資本市場が荒れ模様です。世界的に、金利上昇と株安が続き、一部の通貨の下落が目立ちはじめました。
インフレを沈静化するために金融引き締めが強まっていることで金利が上がっていますが、これが株式の投資魅力を減衰させています。しかも長引く金融引き締めが企業業績を陰らせることになりかねません。ウクライナ情勢の膠着も言うまでもなくマイナスです。筆者はこの秋から冬にかけて資本市場の動揺がさらに強まると警戒しています。
そこで今回は、昨今の荒れ気味の資本市場において企業価値を高めている好事例としてジョイフル本田に注目し、その要因と展望を解説します。

ジョイフルホンダ

大手ホームセンターの中で突出する
ジョイフル本田の株価上昇

 海外情勢が風雲急を告げるといっても、日本の小売企業の多くは国内オペレーションがメーンであり、世界の資本市場の影響は薄いはずでしょう。実際、直近半年(2022年9月30日起点で)株価が堅調に上昇している小売企業も数多くあります。例えばパルグループホールディングス、高島屋はこの半年で+50%前後株価が上昇しています。

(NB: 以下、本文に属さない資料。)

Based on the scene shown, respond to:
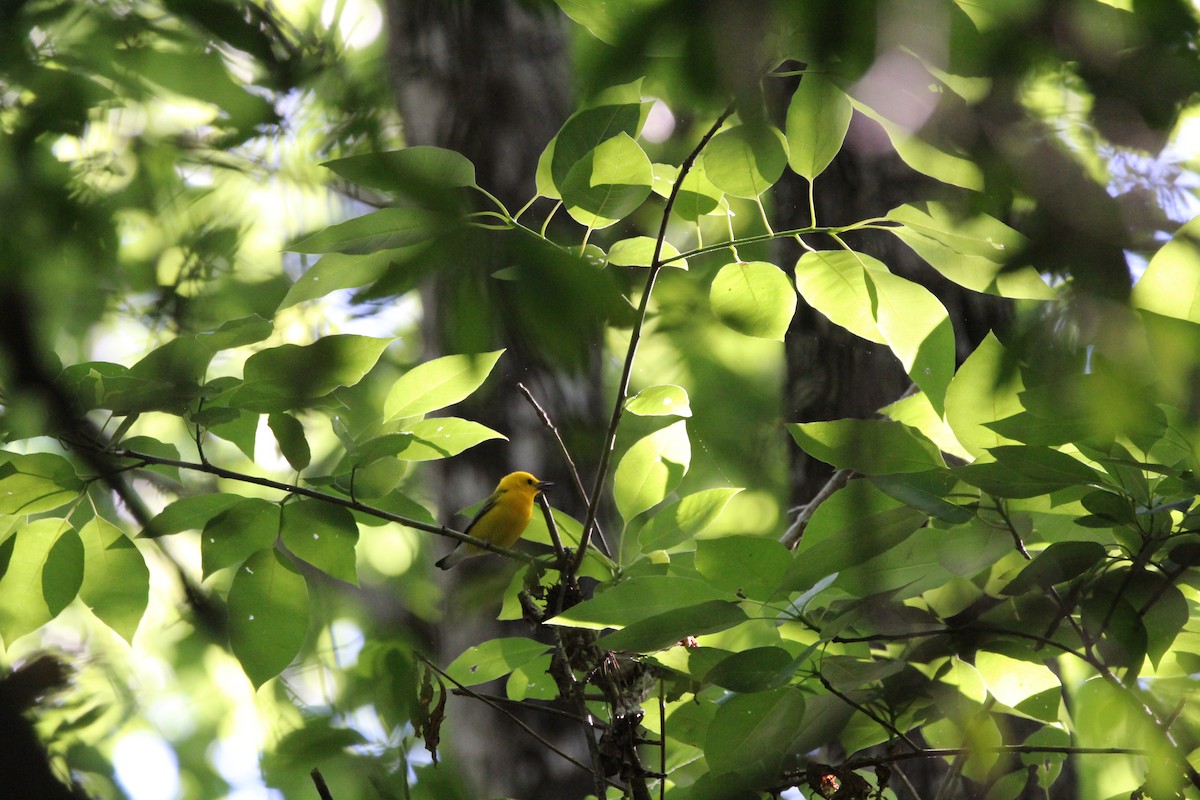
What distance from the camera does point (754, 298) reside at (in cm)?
135

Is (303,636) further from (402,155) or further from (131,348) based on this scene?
(131,348)

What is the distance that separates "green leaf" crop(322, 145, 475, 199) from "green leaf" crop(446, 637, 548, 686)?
2.69ft

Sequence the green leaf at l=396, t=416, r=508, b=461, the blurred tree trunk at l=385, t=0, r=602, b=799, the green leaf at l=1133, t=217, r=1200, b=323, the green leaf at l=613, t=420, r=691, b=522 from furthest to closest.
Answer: the blurred tree trunk at l=385, t=0, r=602, b=799
the green leaf at l=613, t=420, r=691, b=522
the green leaf at l=396, t=416, r=508, b=461
the green leaf at l=1133, t=217, r=1200, b=323

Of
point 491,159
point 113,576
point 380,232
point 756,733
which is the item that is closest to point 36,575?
point 113,576

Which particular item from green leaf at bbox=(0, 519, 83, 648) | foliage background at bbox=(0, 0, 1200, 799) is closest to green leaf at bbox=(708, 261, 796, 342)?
foliage background at bbox=(0, 0, 1200, 799)

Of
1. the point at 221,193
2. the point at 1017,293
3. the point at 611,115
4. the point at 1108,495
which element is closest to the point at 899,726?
the point at 1108,495

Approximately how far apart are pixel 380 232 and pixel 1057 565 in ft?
2.71

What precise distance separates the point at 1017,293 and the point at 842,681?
1.71 ft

 このような好調組のなかで、いま筆者が注目しているのが、ジョイフル本田です。同社の株価は直近半年で+16%、過去一年でも+15%上昇しています。

 ジョイフル本田に注目するポイントは二つあります。

 第一に、大手ホームセンターのなかで最も株価が上昇している点です。過去半年の株価推移を見ると、DCMホールディングスが+9%、コメリは+4%、コーナン商事▲5%、アークランズ▲6%という推移でした。ジョイフル本田の株価パフォーマンスが突出しています。

ジョイフル本田の株価は競合よりも高評価

 第二に、株式時価総額大手のホームセンター5社のなかで、株価が解散価値の目安である一株純資産額を上回っているのはジョイフル本田だけである点です。

 ジョイフル本田の株価はその一株純資産額と同水準ですが、DCMホールディングスの株価はその一株純資産額の0.72倍、コメリは0.63倍、コーナン商事は0.75倍、そしてアークランズは0.61倍にとどまっています。

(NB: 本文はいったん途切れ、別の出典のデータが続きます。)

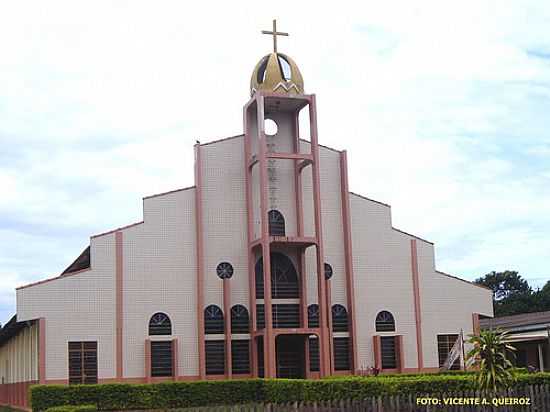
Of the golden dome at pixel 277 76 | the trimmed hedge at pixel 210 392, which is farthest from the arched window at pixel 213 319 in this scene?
the golden dome at pixel 277 76

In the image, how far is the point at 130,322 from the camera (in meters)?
34.4

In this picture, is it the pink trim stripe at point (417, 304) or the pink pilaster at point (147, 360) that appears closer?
the pink pilaster at point (147, 360)

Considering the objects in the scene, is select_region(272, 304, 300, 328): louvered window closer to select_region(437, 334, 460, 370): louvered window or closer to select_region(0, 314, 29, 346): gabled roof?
select_region(437, 334, 460, 370): louvered window

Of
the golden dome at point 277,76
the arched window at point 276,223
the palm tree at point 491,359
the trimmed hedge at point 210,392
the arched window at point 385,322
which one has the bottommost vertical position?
the trimmed hedge at point 210,392

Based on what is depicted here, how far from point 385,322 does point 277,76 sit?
11702 millimetres

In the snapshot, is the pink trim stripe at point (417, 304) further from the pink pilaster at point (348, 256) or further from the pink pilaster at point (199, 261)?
the pink pilaster at point (199, 261)

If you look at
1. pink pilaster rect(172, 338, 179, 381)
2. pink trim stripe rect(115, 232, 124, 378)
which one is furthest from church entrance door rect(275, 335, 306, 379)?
pink trim stripe rect(115, 232, 124, 378)

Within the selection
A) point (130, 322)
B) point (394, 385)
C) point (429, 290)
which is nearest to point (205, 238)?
point (130, 322)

 株価が一株純資産額を下回っている状況とは、株主から預かっている純資産(株主資本)を経営が十分に活用できておらず、期待されるリターンを創出できていないことを意味します。投資家が新たに株式を買って株主になり、その投資に付随するリスクに見合ったリターンをあげようとするとき、一株あたり純資産額で株に投資をしても十分なリターンを挙げられません。より低い価格でなければ株式の買い手がいなくなるのです。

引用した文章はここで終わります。